3. Chez CapGemini, 75 % d’employés exclus du dispositif
Dans l’entreprise du top 10 du CAC 40, tous les salariés ne sont pas logés à la même enseigne. Seuls 25 % des 24 000 salariés vont toucher la prime exceptionnelle. Elle sera de 1 000 euros pour ceux percevant des salaires inférieurs à 30 000 euros par an et de 500 euros pour ceux compris entre 30 000 et 35 000 euros, pour un coût total de 4 millions d’euros. « Si j’ai bien écouté le premier ministre, cela devait concerner les personnes touchant jusqu’à 3 600 euros net, on en est donc loin ! Avec 1 milliard d’euros de bénéfices en 2017, zéro impôt payé en France et 286 millions de dividendes en 2018, je pense qu’on pouvait au moins verser 1 000 euros à tout le monde », regrette Thierry Achaintre, secrétaire de la CGT du géant des services au numérique. Si les négociations annuelles obligatoires (NAO) ont démarré, le syndicat craint que l’octroi de ce bonus sélectif pèse sur les discussions. « Ils pourront ainsi justifier de faibles augmentations. Nous n’avons pas de hausses de salaires générales mais individuelles. Si on a eu une augmentation l’année d’avant, nous ne sommes plus éligibles l’année suivante sauf pour les managers… » Alors que le groupe se porte très bien, les revendications de résorption des inégalités salariales homme-femme, qui coûteraient 3 millions d’euros, ne sont pas non plus satisfaites. « Cette prime, c’est un one shot (cas unique), pas une vraie hausse de nos rémunérations. Notre PDG préfère sauver le soldat Macron », tranche Thierry Achaintre.

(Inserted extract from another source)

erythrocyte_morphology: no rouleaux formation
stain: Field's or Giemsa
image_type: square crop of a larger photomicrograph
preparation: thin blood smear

4. Un cadeau de Noël amer pour les agents de La Poste
La direction a annoncé mercredi qu’elle verserait une prime exceptionnelle à 200 000 postiers, mais bien en deçà des 1 000 euros avancés par Emmanuel Macron. Les personnes gagnant jusqu’à 1,5 fois le Smic brut annuel percevront 300 euros. Celles ayant une rémunération comprise entre 1,5 et 3 fois le Smic toucheront 200 euros. « Nous avons eu le droit à un long laïus expliquant qu’il n’était pas possible de faire plus car cet argent va être pris sur les investissements, souligne Eddy Talbot, de la fédération SUD PTT. Mais ces dernières années, ils ont servi à acheter des entreprises à l’étranger ! On nous a sorti plein de chiffres en oubliant de parler des 300 millions d’euros de crédit d’impôt pour la compétitivité et l’emploi (Cice) ou encore des 171 millions de dividendes. » Les 50 millions d’euros de coût de cette prime auraient pu être prélevés sur les dividendes versés annuellement par le groupe à l’État, encore actionnaire majoritaire. Selon les calculs du syndicat, en divisant le nombre de postiers par cette somme de 171 millions d’euros, les 700 euros de primes manquants apparaissent comme par magie… « Le gouvernement propose cette mesure mais il ne faut pas toucher à son argent ! » ironise le syndicaliste.